■ **DOCUMENT SECTION**

######

The DRC partners with supervisors to create accessible workplace environments and implement reasonable accommodations for employees. The Workplace Access staff is available to consult with supervisors about how to create work environments that are accessible and inclusive for a diverse range of employees, making it less necessary to implement accommodations on an individual basis.
Interactive Process for Requesting Reasonable Accommodations
Examples of Reasonable Accommodations
A reasonable accommodation is a change to an application process, work environment, or the way work is customarily performed that enables a disabled or pregnant employee to enjoy equal access. Personal items/devices (e.g., glasses, hearing aids, wheelchairs, etc.) are not considered reasonable accommodations.
Reasonable accommodations are generally centrally funded through the DRC. The DRC does not pay the cost of temporary employees or other staff to perform the essential functions of an employee’s position when an employee is temporarily or permanently unable to do so, because this is not considered a reasonable accommodation.
If an employee suggests that she may need a change to a work environment or the way work is performed because of a medical condition, pregnancy, or disability, and this is not a request that you would normally approve as part of your usual department practice, the employee should be referred to the DRC. The employee is not required to use the words “reasonable accommodation." Please do not deny any potential requests for accommodation before the DRC has an opportunity to thoroughly evaluate the request(s) and possible alternatives.

######

■ **GOAL OF THE EXERCISE**
Pick up the workplace accommodations guidance above after its last sentence and keep writing it.

######

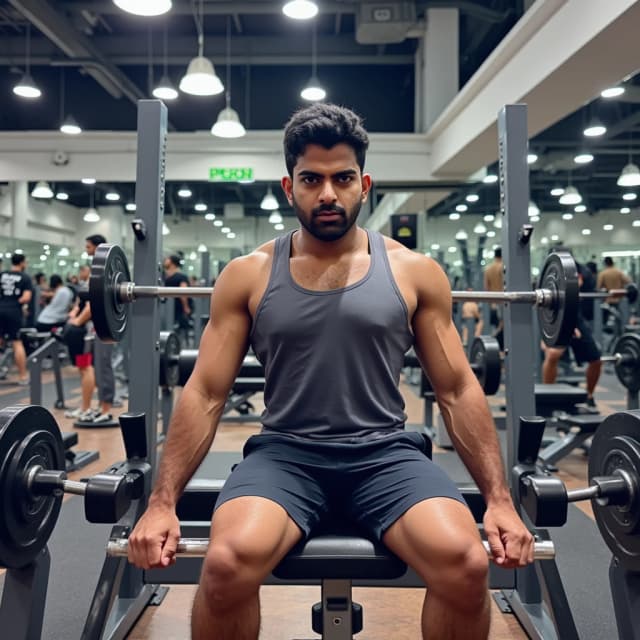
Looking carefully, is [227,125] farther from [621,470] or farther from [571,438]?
[621,470]

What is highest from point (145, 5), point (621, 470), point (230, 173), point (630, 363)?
point (230, 173)

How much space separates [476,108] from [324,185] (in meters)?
4.13

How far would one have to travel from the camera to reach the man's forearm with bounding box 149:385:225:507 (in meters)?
1.16

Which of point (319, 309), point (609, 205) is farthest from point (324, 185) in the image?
point (609, 205)

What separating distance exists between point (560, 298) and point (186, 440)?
95 centimetres

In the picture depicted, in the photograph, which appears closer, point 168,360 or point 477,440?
point 477,440

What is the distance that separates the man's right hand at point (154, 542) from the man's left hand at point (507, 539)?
55cm

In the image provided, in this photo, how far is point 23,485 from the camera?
3.68 feet

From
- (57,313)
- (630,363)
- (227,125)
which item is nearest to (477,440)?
(630,363)

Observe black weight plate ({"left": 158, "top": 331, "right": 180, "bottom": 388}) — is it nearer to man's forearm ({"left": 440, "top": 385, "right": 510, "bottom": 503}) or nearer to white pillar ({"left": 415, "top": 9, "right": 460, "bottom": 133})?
man's forearm ({"left": 440, "top": 385, "right": 510, "bottom": 503})

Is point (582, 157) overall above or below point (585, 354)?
above

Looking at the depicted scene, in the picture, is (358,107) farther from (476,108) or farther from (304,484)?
(304,484)

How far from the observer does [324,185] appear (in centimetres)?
123

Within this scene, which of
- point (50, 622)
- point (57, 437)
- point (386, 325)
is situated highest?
point (386, 325)
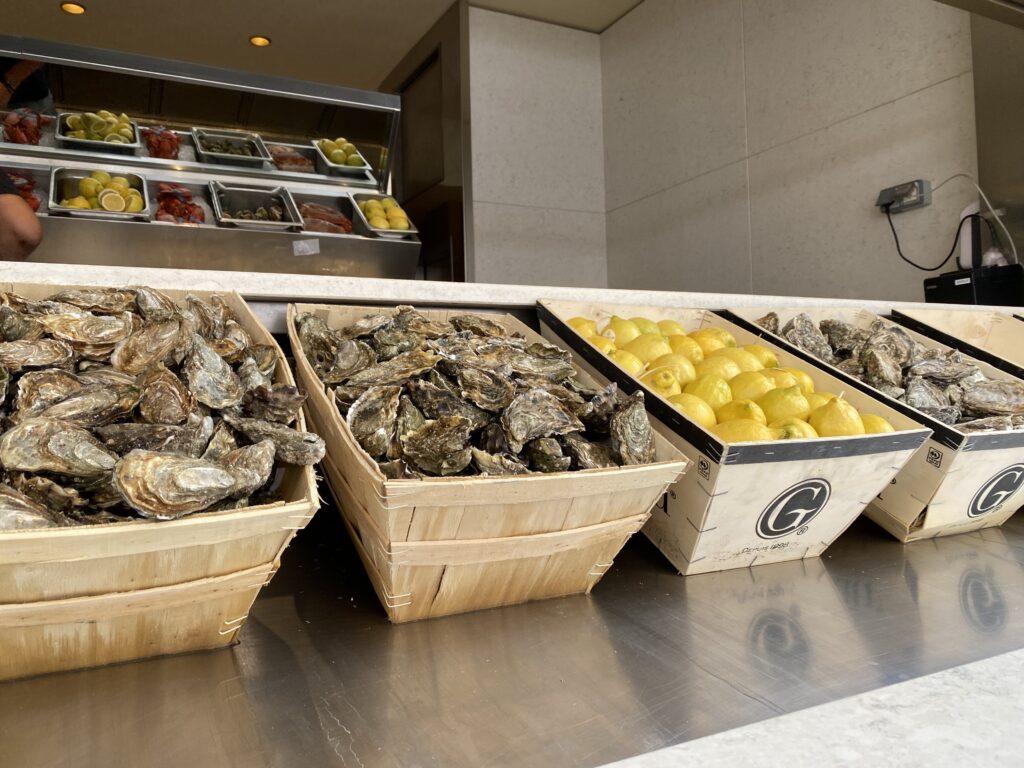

######

■ **WRITTEN ANSWER**
If an employee requests reasonable accommodation(s) through the DRC, a member of the Workplace Access staff will contact you to discuss the request. The Workplace Access staff member may request a copy of the employee’s job description and ask you questions about the employee’s duties and responsibilities, including the frequency with which particular tasks are performed. The DRC greatly appreciates your prompt response and partnership throughout this process.
Determination Letter: Based on the information gathered from the employee, medical provider, supervisor, and other individuals as appropriate, the DRC will make a determination about whether an employee is eligible for accommodations and whether the requested accommodation is reasonable, and will communicate its determination in writing to the employee and copy the supervisor.
Confidentiality: The Determination Letter and any information about an employee’s requested or implemented accommodation should be maintained confidential, except from University employees who have a legitimate business need to know. Please consult with the DRC about which University employees may have a legitimate need to know before sharing information. An employee’s co-workers do not generally have a legitimate need to know about an employee’s accommodation. If needed, you may consult with the DRC about ways to explain why an employee might be performing work differently without sharing information about the implemented accommodation.
- Assistive Technology
- Cart Service - Parking and Transportation
- Classroom Requests
- Document Conversion
- Interpreting or Communication Access Real-Time Reporting (CART)
- Job Restructuring and Light Duty
- Leave of Absence
- Flexible Work Arrangements
- Service or Companion Animals
The following statements could be requests for accommodation. If it is part of your department’s typical practice to approve certain types of requests (e.g., to work remotely, receive additional leave, or receive light duty), you may approve these types of requests without referring an employee to the DRC. Before denying such a request, the employee should be referred to the DRC for consultation.
- “I have exhausted all of my FML, but my doctor has not released me to return to work. I need an additional month of leave.”
- “My doctor has released me to return to work after my shoulder surgery, but I’m unable to lift 20 pounds for the next six weeks.”
- “I recently started using hearing aids, but I am still having trouble hearing sometimes when I am using my office phone.”
- “I’m having a hard time making it across campus for meetings because of my arthritis.”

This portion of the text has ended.